Apple Delays Simpler and Cleaner iTunes 'to Get It Right'
Hugh Pickens writes "iTunes has been criticized in the past for being slow and growing increasingly unwieldy as more and more media types have been added to what used to be simply a music player. Apple announced iTunes 11, the latest version of the program, at its iPhone 5 event in September and said the update would be released by the end of October, but Apple's deadline for the upgrade has slipped. 'The new iTunes is taking longer than expected and we wanted to take a little extra time to get it right,' Apple told technology site AllThingsD. 'We look forward to releasing this new version of iTunes with its dramatically simpler and cleaner interface and seamless integration with iCloud before the end of November.' The update is said to be the most significant upgrade to iTunes in the 11-year life of the program, which has grown from a simple music player to the most powerful retailer in the music business — and a force in the movie, television and e-books businesses — and, on Apple's PCs, the portal to its app store."
Thanks for the warning, Apple.

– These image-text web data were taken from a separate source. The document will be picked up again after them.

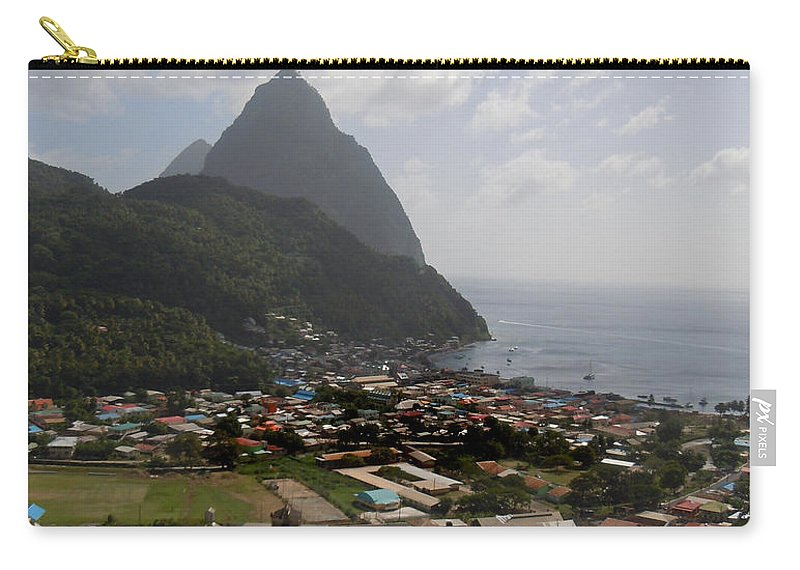 Pitons Carry-all Pouch featuring the photograph Pitons St. Lucia by Heather Coen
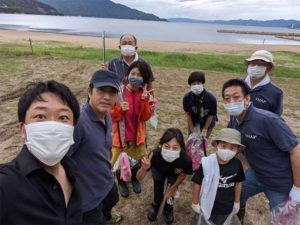 毎年恒例の松原海岸清掃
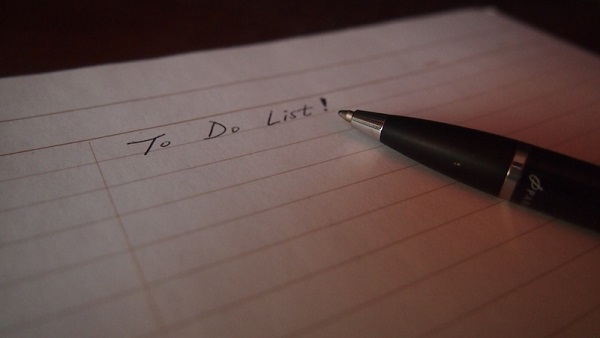 Imagem 'to do list'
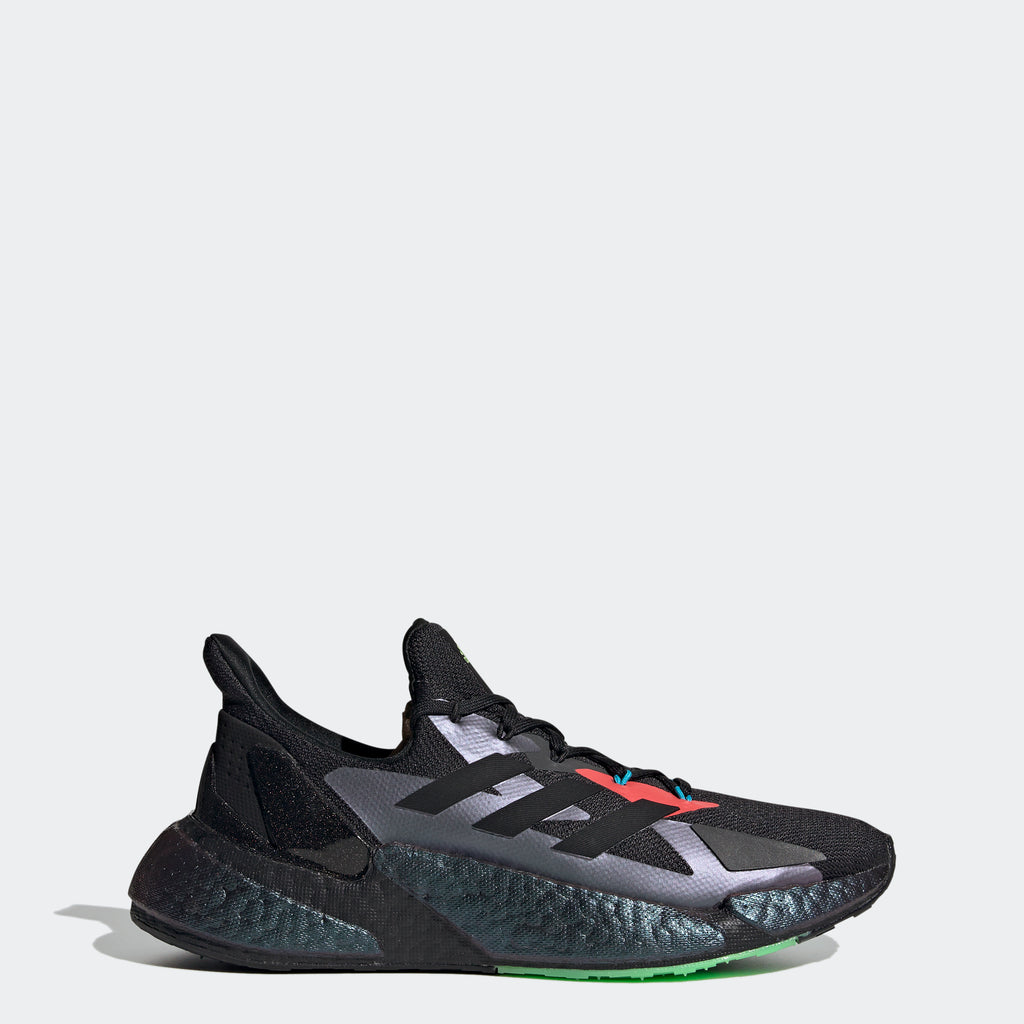 Men's adidas Running X9000L4 Shoes Black FW4910 | Chicago City Sports | side view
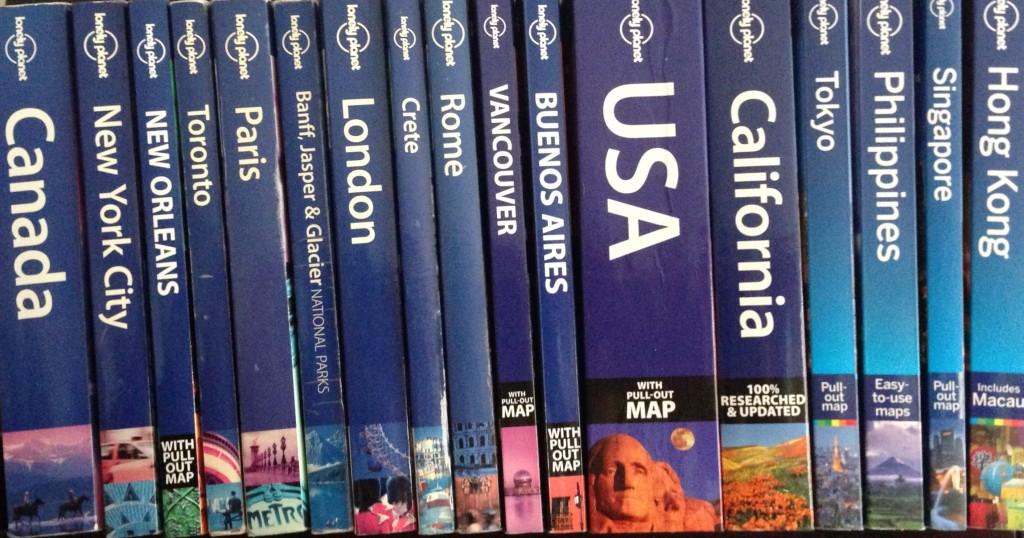 Lonely Planet, regina delle guide di viaggio, festeggia a Bergamo i 25 anni in Italia
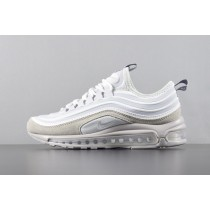 Nike Air Max 97 Ultra Se Weiß/Licht Grau 924452-002 Schuhe Herren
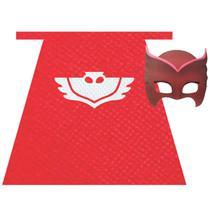 Fantasia Pj Masks Infantil Kit com Capa e Máscara Corujita - Fantasias Carol PI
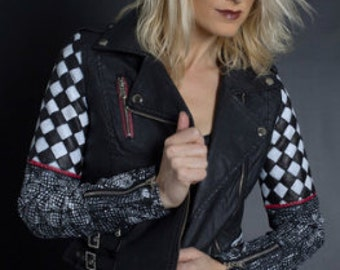 Vandalize Apparel  Optical Illusion Quilted Jacket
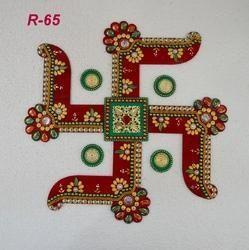 New Swastik Rangoli
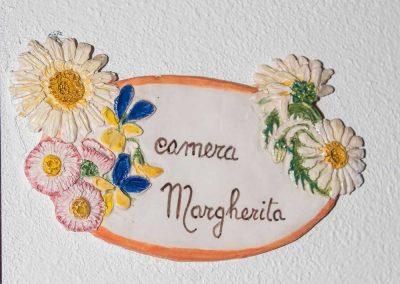 Montemagnoli-(19)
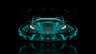 Lamborghini-Murcielago-Front-Azure-Fire-Car-2014-Abstract-HD-Wallpapers-design-by-Tony-Kokhan-[www.el-tony.com]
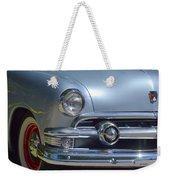 Baby Blue Ford Weekender Tote Bag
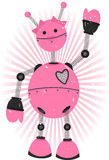 Robô cor-de-rosa da menina com grunge Imagens de Stock Royalty Free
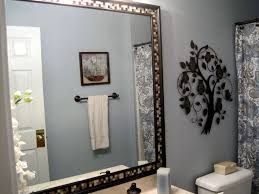 Diy Mirror Frame Bathroom Best 25 Tile Mirror Frames Ideas On Pinterest Tile Mirror Dyi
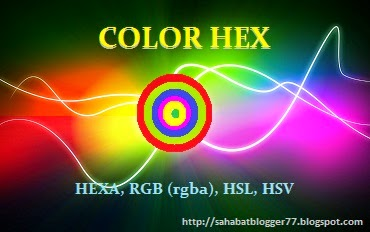 Hexa color picture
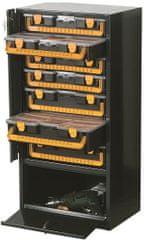 ArtPlast Zárható rendszerző szekrény,fém,7 fiókos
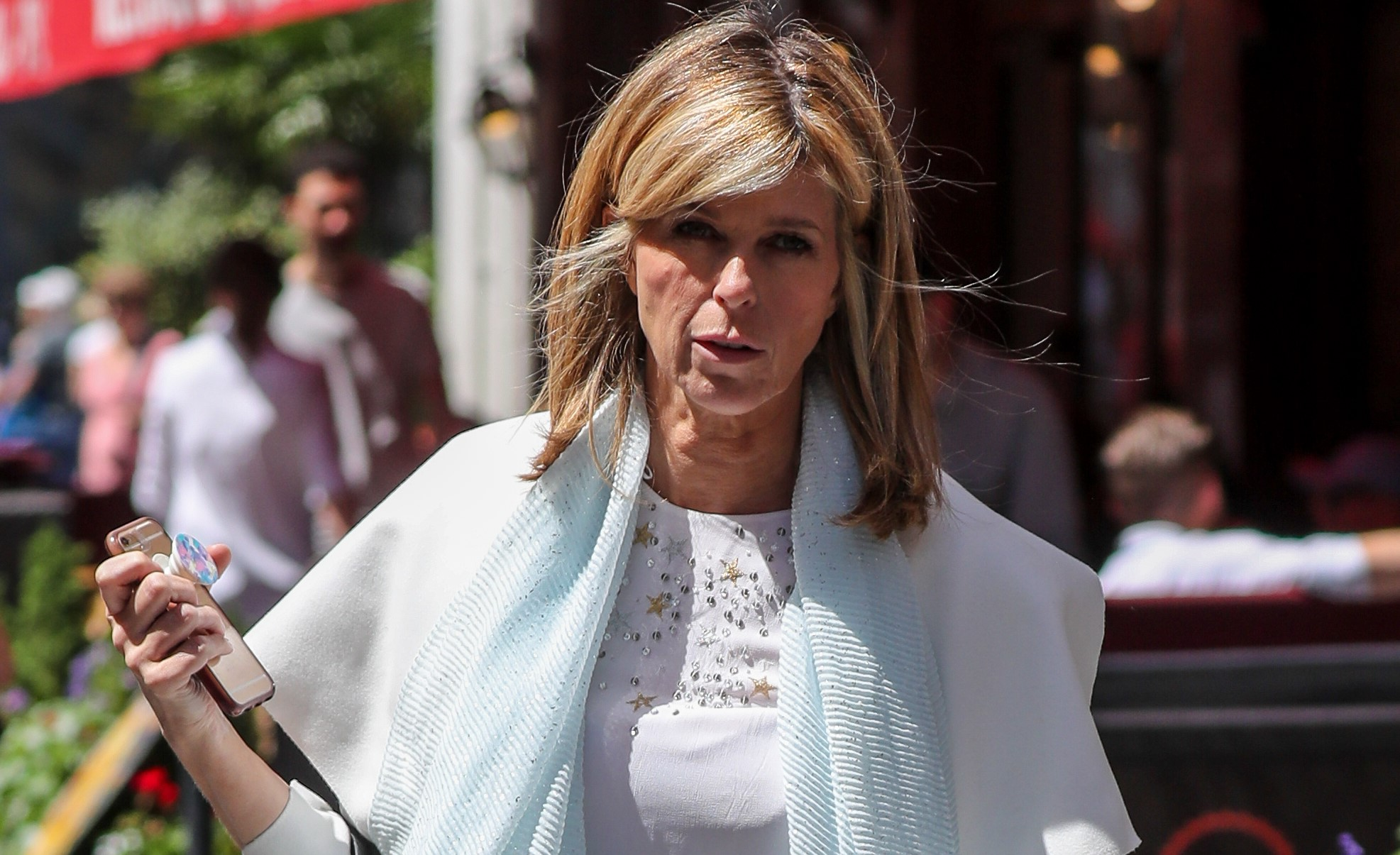 Kate Garraway fears husband could be trapped in a coma forever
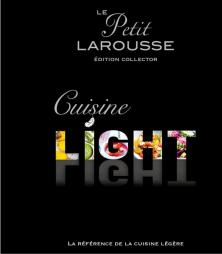 Petit Larousse cuisine light édition collector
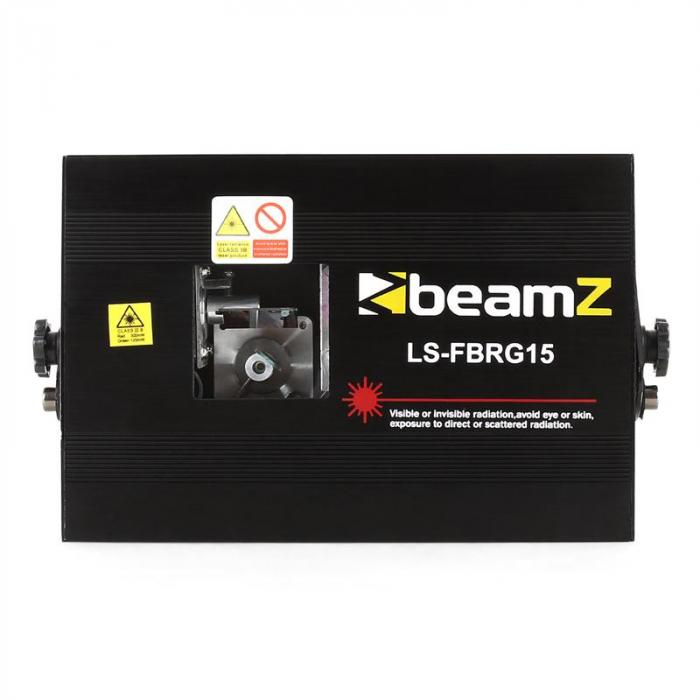 LS-FBRG15 laser, puna-vihreä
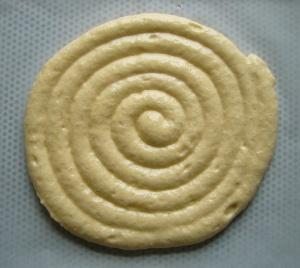 17 biscuit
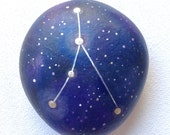 Painted Stone, Cancer Constellation Stone, Zodiac Rock, Hand Painted Rock Art, Astrology Sign, Astronomy Gift, Paperweight Stone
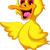 cute baby duck cartoon stock photo © jawa123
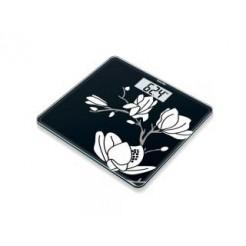 Beurer GS211 Magnolia Personenweegschaal Zwart Glas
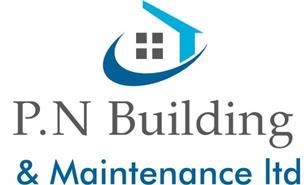 PN Building & Maintenance Ltd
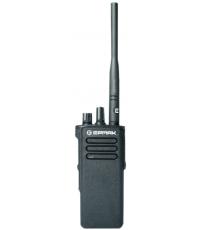Портативная цифровая радиостанция ЕРМАК Р-1410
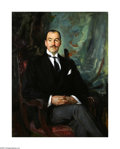 Texas:Early Texas Art - Impressionists, Wayman Adams (1883-1959) Seated Portrait of Mr. Schneider Oil onlinen 41 x 52in. Signed lower left: Wayman Adams ...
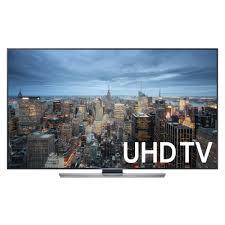 un55js8500 black friday 3d tvs top lcd led tv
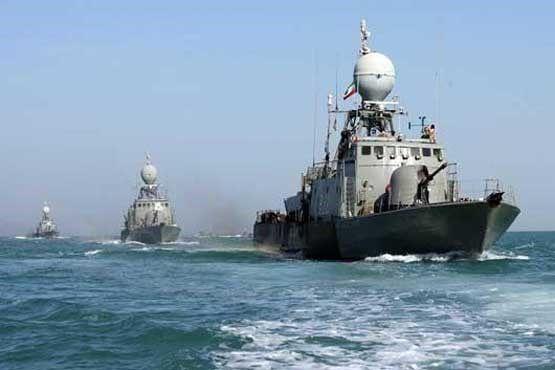 متن و عکس تبریک روز نیروی دریایی ارتش جمهوری اسلامی ایران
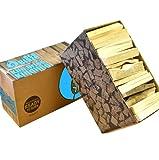 EcoBlaze Kiln Dried Kindling   Over 120 Stick Mega Pack
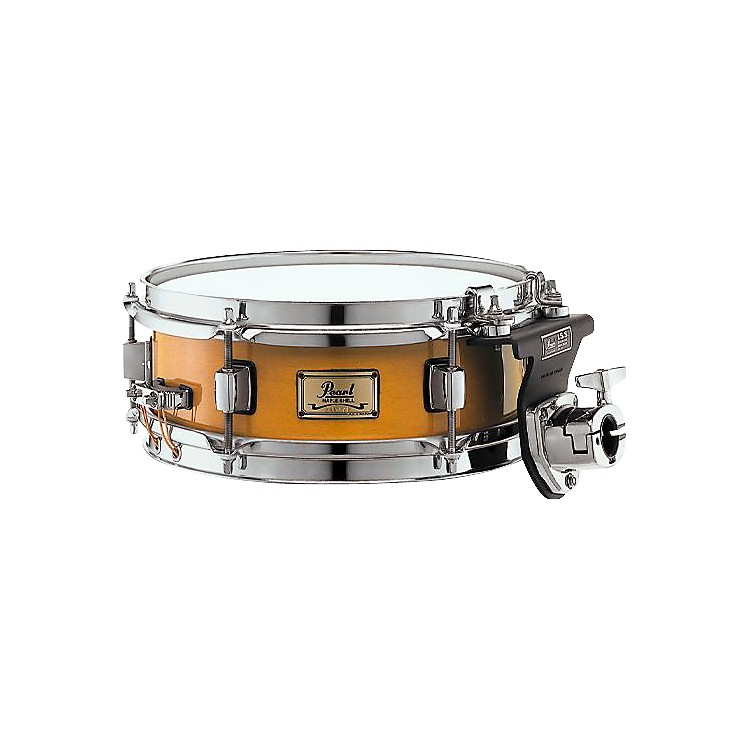 Pearl 6-Ply Maple Shell Snare Drum with ISS Mount Liquid Amber 4x10 Inches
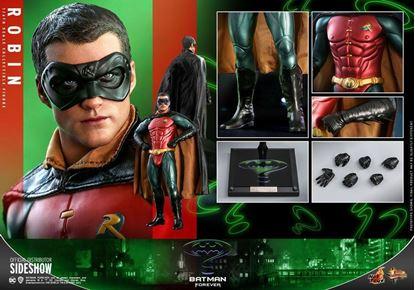 Picture of Batman Forever Figura Movie Masterpiece 1/6 Robin 30 cm RESERVA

Now I know that I need to upgrade now, before you remove my favourite functionalities.
Joy! Beautiful spark of the gods!
As much as I dislike Apple, kudos to them for admitting the new iTunes isn't ready and postponing the release rather than pushing out potentially buggy and incomplete software. Too many software companies will just shove whatever they have finished out the door, whether it works or not.
(Although it is possible to err on the opposite side. See Duke Nukem Forever)
Even when I had a Mac Mini and a MacBook, every upgrade to iTunes would have video playback issues until the library was deleted and re-created (backing up all your content before-hand of course). The same thing happened with the last 2 updates that were released 10.6.x and 10.7. The last 10.6.x update caused a slight drop in framerate and 10.7 caused a massive drop in frame rate on high end systems and crashed iTunes on low-end systems. It took a deleteion of the library file to get it working again. Given they're past failure to fix this issue over the last 6 years, I have no hopes of them fixing it with 11.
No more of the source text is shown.